As for Anzac Day, Williams is yet to sit in the MCG stands, despite being offered tickets on a regular basis.
“I’ll get there one day. I get two tickets from the 200 club,” he said, recalling his induction to the club alongside St Kilda’s “Cowboy’’ Neale and John “Sam’’ Newman.
“With the business, Anzac weekend was always a busy one. I’ve had the opportunity to go, but just haven’t taken it up.”
He said the Collingwood and Essendon Anzac Day match was a great idea by Sheedy, who Williams played against and alongside in state teams during his VFL career.
Williams had two uncles involved in World War II, but his father had been too young to serve.
“One of those uncles lived at our place on the farm,” he said.
Williams had a “close call’’ of his own in regard to national service.
“I got my nose smashed at a night game at Albert Park and was balloted out for Vietnam,” he said.
“I was put in hospital for two days and went home to where I was boarding and there was a letter waiting for me to say I had been balloted out.
“A lot of fellas I knew went to Vietnam.”
Williams said he continued to pick Collingwood and Essendon every week and maintained strong friendships with the likes of former captain Ken Fletcher — father of 400-gamer Dustin — and several others.
He and Nola are grandparents to five, with son Lachlan a pharmacist and daughter Sophie a lawyer and economist.
Williams retired from Dalgety’s 10 years ago and the couple now regularly travels, catching up with Rochester friends David Wileman, Garry Charnas, Geoff Elliott, Bob Batty and Warren Thomas on a semi-regular basis.
Williams was speaking to us while on holiday in Japan with his wife of 55 years, Nola.
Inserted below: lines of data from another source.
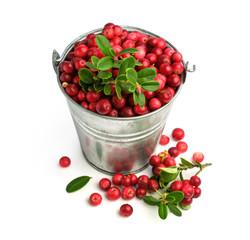 ripe cranberries in a metal bucket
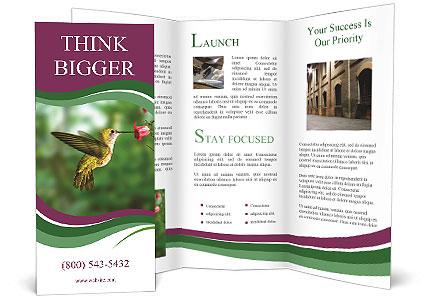 0000076332 Brochure Template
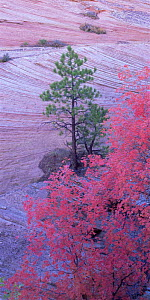 Ponderosa pines (Pinus ponderosa) and Big tooth maples (Acer grandidentatum) against the patterned rocks of sandstone terraces in Zion National Park, Utah  -  Jack Dykinga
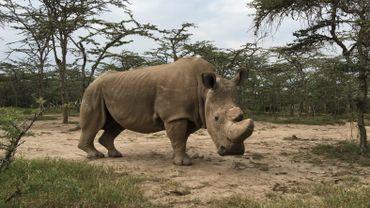 Sudan, le dernier rhinocéros blanc du Nord, est mort en mars dernier au Kenya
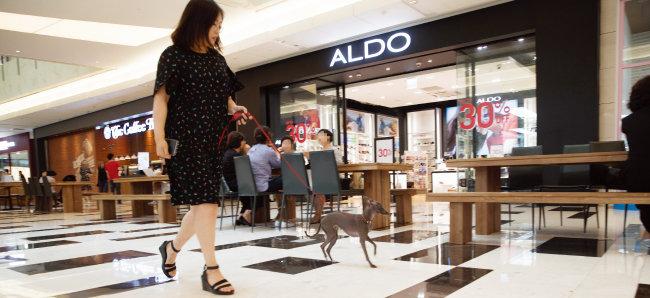 이제 서울 여의도 IFC몰에서도 반려동물과 함께 쇼핑을 즐길 수 있다. 이탤리언 그레이 하운드 준이와 함께 IFC몰을 둘러봤다.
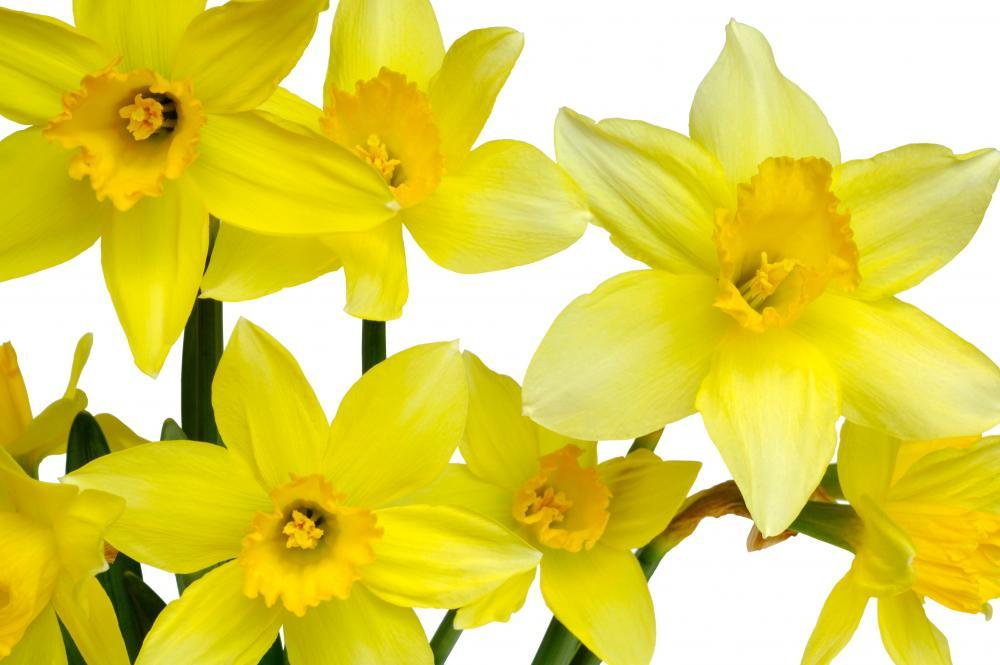 Daffodils Flower Wall Mural Sticker - Flower-Wall-Stickers - Decall.ca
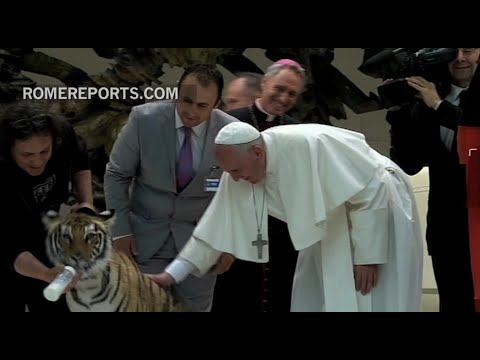 The Pope pets a tiger and has a scary experience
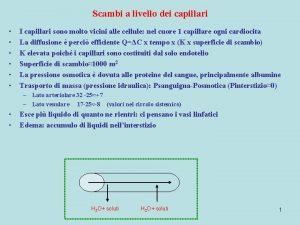 Scambi a livello dei capillari I capillari sono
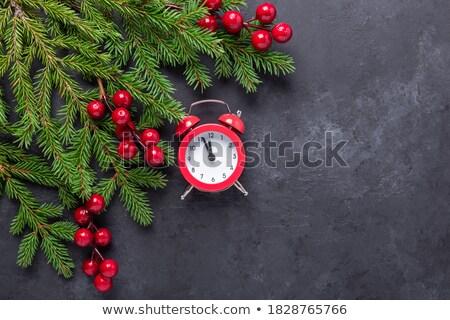 Fekete ébresztőóra fenyőfa ág piros karácsony Stock fotó © Illia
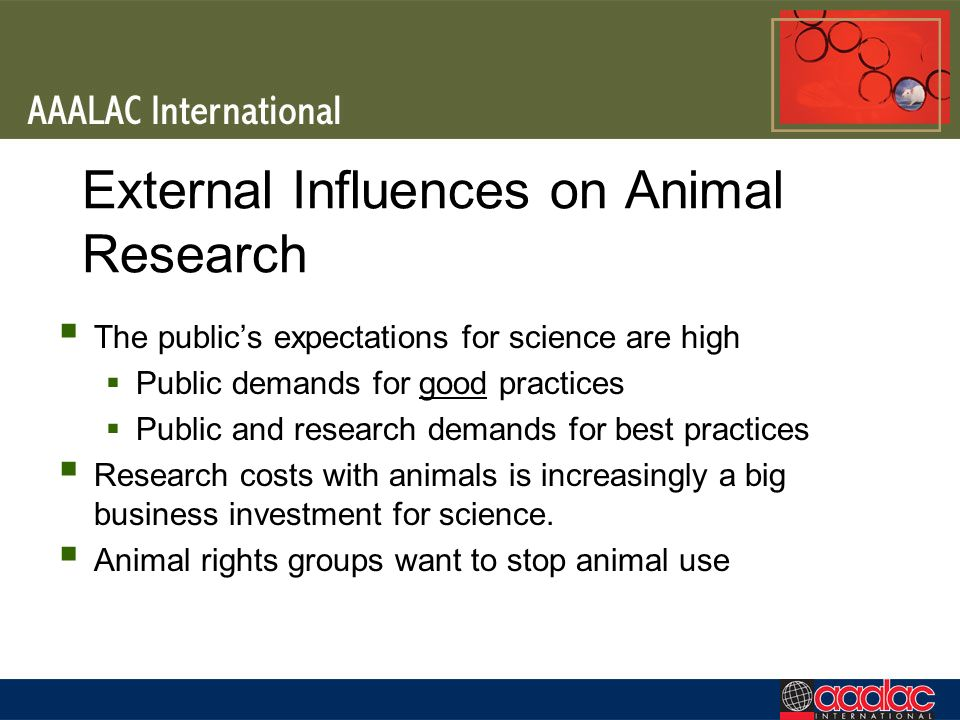 External Influences on Animal Research The publics expectations for science are high Public demands for good practices Public and research demands for best practices Research costs with animals is increasingly a big business investment for science.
He fondly recalled not only the glory days of his football career, but also the connection he has maintained with Rochester.
He will continue that when he is one of two guest speakers interviewed by host Brad McEwan at the May Rochester Football Netball Club Supporters Group function at the Royal Melbourne Hotel on May 19.
Williams said his role at the 2023 Rochester Football Netball Club Supporters Group function in Melbourne came about by accident, as a result of him attending a Rochester Bowling Club fundraiser for the Moon family.
That event was also hosted by television personality McEwan, who is originally from Lockington.
This Anzac Day, I have a feeling Williams will be barracking a little more strongly for Essendon, where he is a very familiar face.
Only five years ago he celebrated his 70th at the Bombers’ traditional home, Windy Hill.